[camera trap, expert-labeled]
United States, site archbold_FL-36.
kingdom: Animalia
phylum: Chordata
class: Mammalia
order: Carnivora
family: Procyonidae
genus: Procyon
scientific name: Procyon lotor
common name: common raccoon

□ □ □ □ □

In full and without error, transcribe each of the entries.

ANSWER SECTION:
[camera trap, expert-labeled]
United States, site archbold_FL-36.
kingdom: Animalia
phylum: Chordata
class: Mammalia
order: Carnivora
family: Procyonidae
genus: Procyon
scientific name: Procyon lotor
common name: common raccoon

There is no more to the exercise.